Text:
[Start of Attachment]

Biological Data Analysis: The Right Way
“Biological Data Analysis: The Right Way” was a five day boot camp sponsored by the NIH funded Computation, Bioinformatics and Statistics (CBIOS) Predoctoral Training Program held from Jun 6-10, 2016. The boot camp was open to post-candidacy graduate students, postdoctoral researchers, staff and faculty members. A familiarity with topics discussed in Applied Bioinformatics (BMMB 852), Statistical Analysis of Genomics Data (STAT 555) and Foundations in Data Driven Life Sciences (MCIBS 554) is desirable. The participants are required to bring their laptops (Mac preferred) with a list of applications and programs installed (to be provided). The class-size was limited to 25-30 participants. The application for participation in the boot camp was in April.
There are growing concerns about the ability of our scientific community to generate rigorous, transparently documented research that can be meaningfully reproduced and validated by different laboratories. The goal of the boot camp was to train researchers towards fuller appreciation of the issues contributing to ‘reproducibility crisis’, a greater familiarity with computational and statistical techniques, exposure to innovative tools specifically devised to improve transparency and reproducibility.
The boot camp had three modules, each coordinated by a CBIOS training faculty member, a series of talks, and ‘hands on’ exercises. The first module, Computational Statistics and Simulation, instructed by Dr. Altman will teach simulation-based statistical methods critical for rigorous and reproducible research. The participants will learn key concepts for comparing statistical methods, design realistic simulation studies that mimic important features of complex data sets they will encounter in their research as an aid for discovering systematic signals and patterns.
The second module, Python/Software Carpentry, instructed by Dr. Albert focused on computing and programming aspects of analyzing ‘omic’ data. Most scientists are never taught how to build, use, validate and share software well. As a result many will expend their efforts by doing things inefficiently. In this module, the participants were introduced to the principles of efficient data analysis, computer programming and software engineering demonstrated via the Python programming language. The goal of the module is to help participants spend less time wrestling with software and more time doing useful research.
The third module, A Computational Platform for Transparent and Reproducible Research, instructed by Dr. Nekrutenko, trainned participants in the use of Galaxy, an innovative data integration and analysis platform for biomedical research. This module provided participants with core bioinformatics skills, and experience with a widely deployed platform designed to maximize transparency and reproducibility of research.
Additionally there were talks by Drs. James Broach, Ross Hardison, Qunhua Li, George Perry and others on issues pertaining to reproducible research in diverse biological contexts.

[End of Attachment]

Activity:
In the boot camp text, which platform did the third module train participants to use? The listing isn't needed here.

Saved data entries
[Start of Attachment]

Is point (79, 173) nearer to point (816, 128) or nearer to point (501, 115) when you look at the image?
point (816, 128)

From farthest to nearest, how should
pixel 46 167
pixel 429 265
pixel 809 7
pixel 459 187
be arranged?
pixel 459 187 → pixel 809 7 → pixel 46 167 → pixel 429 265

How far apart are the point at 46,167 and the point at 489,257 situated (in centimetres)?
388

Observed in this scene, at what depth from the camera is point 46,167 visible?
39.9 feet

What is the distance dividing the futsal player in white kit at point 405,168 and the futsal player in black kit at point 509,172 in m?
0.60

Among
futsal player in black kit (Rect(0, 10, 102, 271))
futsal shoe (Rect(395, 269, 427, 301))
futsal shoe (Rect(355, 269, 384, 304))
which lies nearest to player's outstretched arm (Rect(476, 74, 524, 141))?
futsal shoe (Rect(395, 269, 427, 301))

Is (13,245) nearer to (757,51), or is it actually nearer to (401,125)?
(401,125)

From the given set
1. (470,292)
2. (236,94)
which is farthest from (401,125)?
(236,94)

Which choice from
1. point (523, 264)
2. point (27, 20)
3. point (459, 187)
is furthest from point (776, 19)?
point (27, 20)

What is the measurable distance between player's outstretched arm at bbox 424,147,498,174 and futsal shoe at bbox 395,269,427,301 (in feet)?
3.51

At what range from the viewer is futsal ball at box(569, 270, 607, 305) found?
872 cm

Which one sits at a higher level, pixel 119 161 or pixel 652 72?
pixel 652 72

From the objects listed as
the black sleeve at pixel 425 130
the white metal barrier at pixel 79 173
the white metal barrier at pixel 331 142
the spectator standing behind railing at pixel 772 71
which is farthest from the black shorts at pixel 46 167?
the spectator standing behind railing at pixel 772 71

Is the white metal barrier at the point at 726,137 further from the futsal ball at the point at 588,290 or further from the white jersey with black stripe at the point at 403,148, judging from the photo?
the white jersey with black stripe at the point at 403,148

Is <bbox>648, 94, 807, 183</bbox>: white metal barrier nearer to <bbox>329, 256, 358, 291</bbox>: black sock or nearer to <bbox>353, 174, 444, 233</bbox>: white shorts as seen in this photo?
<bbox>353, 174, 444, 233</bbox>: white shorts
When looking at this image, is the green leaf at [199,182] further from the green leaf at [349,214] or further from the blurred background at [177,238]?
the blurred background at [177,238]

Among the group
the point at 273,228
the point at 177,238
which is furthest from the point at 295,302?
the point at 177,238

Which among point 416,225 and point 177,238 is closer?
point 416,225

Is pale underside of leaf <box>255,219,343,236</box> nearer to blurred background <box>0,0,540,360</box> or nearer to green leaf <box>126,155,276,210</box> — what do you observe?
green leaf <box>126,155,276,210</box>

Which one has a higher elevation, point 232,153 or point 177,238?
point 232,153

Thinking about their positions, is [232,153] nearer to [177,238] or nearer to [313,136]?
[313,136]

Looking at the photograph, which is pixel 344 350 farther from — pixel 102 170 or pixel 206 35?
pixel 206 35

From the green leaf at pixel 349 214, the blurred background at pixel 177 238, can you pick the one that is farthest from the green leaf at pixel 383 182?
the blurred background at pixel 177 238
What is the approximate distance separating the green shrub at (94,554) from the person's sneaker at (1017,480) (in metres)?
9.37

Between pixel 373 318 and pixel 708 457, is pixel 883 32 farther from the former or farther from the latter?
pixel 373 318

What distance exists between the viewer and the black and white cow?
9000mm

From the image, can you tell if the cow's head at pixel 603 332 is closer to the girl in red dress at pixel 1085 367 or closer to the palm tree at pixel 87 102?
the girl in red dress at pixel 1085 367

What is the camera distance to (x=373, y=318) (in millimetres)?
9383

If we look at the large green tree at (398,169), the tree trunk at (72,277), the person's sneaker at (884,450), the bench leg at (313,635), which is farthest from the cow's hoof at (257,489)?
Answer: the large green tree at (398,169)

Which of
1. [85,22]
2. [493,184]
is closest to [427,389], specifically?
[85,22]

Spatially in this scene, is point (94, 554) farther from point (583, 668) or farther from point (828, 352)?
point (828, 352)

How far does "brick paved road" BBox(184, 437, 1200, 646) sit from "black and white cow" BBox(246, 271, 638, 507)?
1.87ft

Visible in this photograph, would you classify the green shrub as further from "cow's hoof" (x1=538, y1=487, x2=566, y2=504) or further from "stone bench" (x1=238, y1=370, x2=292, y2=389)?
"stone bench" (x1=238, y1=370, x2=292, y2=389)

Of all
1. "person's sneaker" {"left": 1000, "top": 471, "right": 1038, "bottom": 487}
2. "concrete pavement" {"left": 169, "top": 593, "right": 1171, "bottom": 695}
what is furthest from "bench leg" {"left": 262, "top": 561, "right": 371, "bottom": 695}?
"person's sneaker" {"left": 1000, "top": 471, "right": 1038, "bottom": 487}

[End of Attachment]
[Start of Attachment]

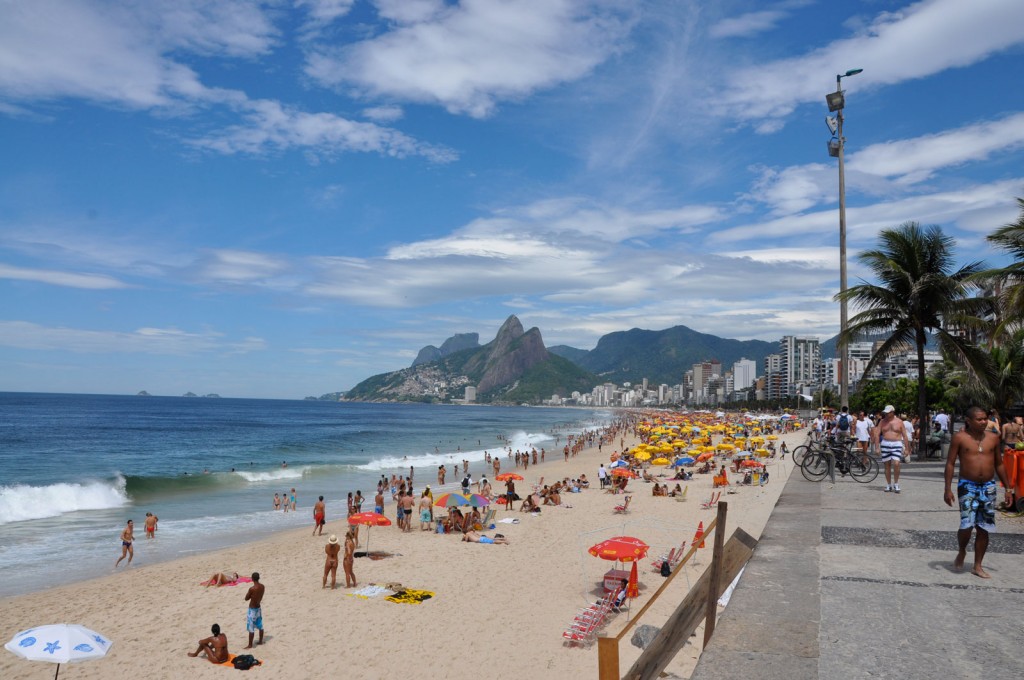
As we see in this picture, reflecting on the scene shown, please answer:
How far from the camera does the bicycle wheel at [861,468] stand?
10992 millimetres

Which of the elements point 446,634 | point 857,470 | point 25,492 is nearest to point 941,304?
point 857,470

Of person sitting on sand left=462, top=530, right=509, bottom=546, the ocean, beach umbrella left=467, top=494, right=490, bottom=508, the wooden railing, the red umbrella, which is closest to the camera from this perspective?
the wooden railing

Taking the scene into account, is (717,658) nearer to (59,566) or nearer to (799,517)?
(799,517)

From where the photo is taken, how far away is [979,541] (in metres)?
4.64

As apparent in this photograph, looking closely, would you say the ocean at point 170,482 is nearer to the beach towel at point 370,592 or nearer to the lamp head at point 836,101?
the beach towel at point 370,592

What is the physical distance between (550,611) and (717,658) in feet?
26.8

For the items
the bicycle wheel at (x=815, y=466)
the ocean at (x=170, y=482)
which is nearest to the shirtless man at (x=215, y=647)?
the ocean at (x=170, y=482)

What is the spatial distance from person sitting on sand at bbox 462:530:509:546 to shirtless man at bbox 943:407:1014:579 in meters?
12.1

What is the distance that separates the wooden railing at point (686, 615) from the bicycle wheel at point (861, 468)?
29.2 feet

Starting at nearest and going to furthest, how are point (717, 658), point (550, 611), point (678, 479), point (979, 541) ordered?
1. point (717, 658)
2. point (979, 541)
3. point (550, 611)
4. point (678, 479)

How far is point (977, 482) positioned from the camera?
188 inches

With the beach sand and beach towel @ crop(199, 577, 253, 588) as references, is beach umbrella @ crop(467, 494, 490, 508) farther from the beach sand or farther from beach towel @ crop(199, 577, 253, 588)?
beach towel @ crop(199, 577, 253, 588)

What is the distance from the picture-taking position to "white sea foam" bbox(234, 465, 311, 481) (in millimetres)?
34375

[End of Attachment]

Task response:
Galaxy, a data integration and analysis platform for biomedical research.